Well, been feeling kinda cruddy for the last couple days, running fever, body aches and all that, so I guess I am going to go to the doctor today. I really don't want to go because I don't know that they have something that will just make me better. I hate being sick, however, I know it is probably a good thing because it is the only thing that may slow me down enough to really get some rest. Slept until 10AM this morning, I don't even remember the last time I slept that late, but hey, it felt really good, except for the headache I woke up to.

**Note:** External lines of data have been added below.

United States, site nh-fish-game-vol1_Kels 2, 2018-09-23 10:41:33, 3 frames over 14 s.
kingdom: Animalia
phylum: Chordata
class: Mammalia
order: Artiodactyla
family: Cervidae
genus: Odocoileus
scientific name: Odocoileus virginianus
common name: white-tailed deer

Weird thing about being sick, for me it usually comes when something is really going good in my life or when the direction or path in which I am heading is exactly where I feel that God is leading. I wonder how many others this happens to? I honestly feel that in most cases this is spiritual warfare. Previously this week I had made some initiating steps towards some things that God has laid on my heart to move into and invest myself. God has been really working through the Holy Spirit to give me some direction in where I need to be involved, where He can most use me and the gifts that He has given me. I love people and honestly over the last couple of years I feel like I have been stagnate and disconnected, but with many thoughts coming about, maybe it was a drawing from the Holy Spirit, I don't know. Anyway, what I do know is that I am now making steps to re-involve myself into life, into ministry, and all with no holds barred. Usually I would say "but" at this point, but no more, there is no "but" in life, I will now press on...fight this fight...get over being sick, and praise God for His protection during this time of being sick. When we are sick, our defenses are down, our desire is diminished, our sinful laziness kicks in and it's almost as if we just take time off not only from work, play, things, but most importantly God. Hence the "but" I mentioned earlier, to say "but" or even think it is to compromise with what we know is right, what we know is best, and ultimately what we know God is prompting us towards. I am excited about the opportunities that God has presented in my life, and I will press on to do this that God has called me to.
Another point to make about this warfare is that it comes in many different ways, not only by being sick but also by distractions and things that come about to derail what He is desiring to do in our lives. I was discussing all of this yesterday with a friend and all the events that have come about over the last month or so. I revealed that I do have a fear of being derailed because often in the past I have been and his response was that now is where I can the true grace of God working, but in a different way, not by going back and fixing those things in the past, but rather in a backwards way. He brought up the book I think "The Lion, the Witch, and the Wardrobe" and how the author mentions towards the end of the book that work is sometimes done backwards in our lives, meaning that we have experiences in life from the past where we have failed and this in turn ends up being a reminder when some of those very same "decisions" come to face us again today and later tomorrow...all this to say that the grace comes in through this, where we can see and remember how we once handled a situation and how God uses that NOW to allow us to make the right decision, to choose the right path, to take the stand we needed to stand, and to have the courage and strength to do so. He gives us the opportunity all through grace and while it may seem a difficult situation, the results are never regretful.
I don't know if any of this makes sense to whoever may be reading this, but maybe the sickness is clouding my being able to explain it the best way. Maybe I will post again later today or tonight to reiterate my thoughts. I guess we'll see. Have an intentional and fearless day, to do all that God has put you here for, to workout in fear and trembling, His desire for your life, but knowing with all your heart, that He desires your best, He loves you, and You are here in His image.